RPS: Yeah, there was the one scene where the band was there, present, on the edge of the scene itself. Why did you choose to put them right there? It definitely created a really cool, mood-shifting effect, but what was the purpose behind it?

Jake Elliott: Part of that placement is also about this thing in theater, especially in classic Greek theater, about the chorus, you know? You have this space where they’re up in front of the stage and they address the audience directly. These people in the band kind of function like a chorus in the game. It’s kind of hard to tell in Act One, but they’re actually the same people as are in the basement at the beginning.

RPS: Whoa, really?

Jake Elliott: It’s a little bit hard to tell, but if you look at their outlines closely, you can tell. Also, the instruments are leaning up against the wall in the basement. They’re supposed to be addressing the audience in a way. That’ll probably be easier to read later. That’s one place we might react, to the fact that nobody picked up on that very well. We’ll have to make that clear.

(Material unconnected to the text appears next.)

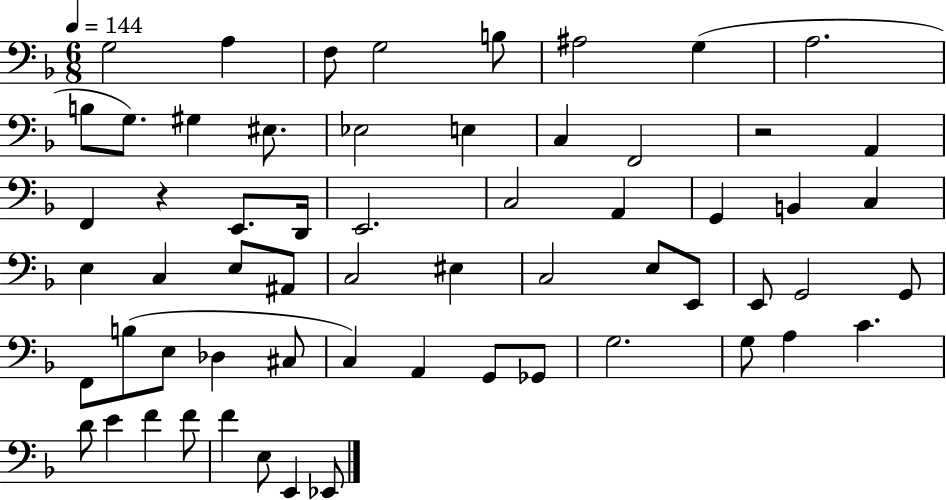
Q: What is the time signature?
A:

RPS: I think I'm actually legally obligated to discuss The Walking Dead at this point in the interview, given that we're talking about an episodic game series. How much of your decision to do that was about keeping an ongoing, TV-season-style discussion surrounding your game, ala what Walking Dead has done?

Jake Elliott: Not much, actually. We were looking more, as weird as it might seem, at a game like Minecraft or Prison Architect, where they have this rolling alpha release that people can buy in on early and then get updates. We were excited about the possibility of, like I said earlier, getting the game to be a real thing that’s in the real world early on in the process, relatively. Just psychologically, the game is not really real until people are playing it. That can be quite a large psychological weight. It’s also helpful for us to have to have a cutoff point. “We can’t add anything more in Act One right now.”

I think we really did benefit a lot from the timing with The Walking Dead having just wrapped up when we released our game, though. That game opened a lot of people up to episodic gaming, but also to the idea of this character-driven gaming that wasn’t really [challenge-focused]. Walking Dead has puzzles, but they’re not hard.

I think that people are more receptive to that, having seen it play out with a story that they were interested in anyway because they liked The Walking Dead. We used that as a point of reference. When people are like, “So, what’s the game like?” we could say, “It’s kinda like The Walking Dead.” That’s been helpful for us, also, giving us a way to explain ourselves.

RPS: “It’s exactly like The Walking Dead, only we have ghosts instead of zombies.” Speaking of, what's your plan for releasing the rest of the episodes? Do you have a general timeframe for each of them, or is it just going to be when they’re ready?

Jake Elliott: We have a time frame. We’re trying to get the last one out a year after the first one came out, so January 2014. That gives us three months for each Act. We looked back at how long things took us, and that seems like about the right amount of time to get the amount of content that we’re trying to do in there.

We spent the last two years immersed in this workflow, and it’s like the only thing I know how to do right now [laughs]. Making Kentucky Route Zero. It feels good, the timeframe feels good. We’ll probably announce release dates as they get closer, but yeah, roughly three months for each one.

RPS: So March or April for the second one?

Jake Elliott: Yeah, something like that.

RPS: Good. You should release it on my birthday. Thank you for your time.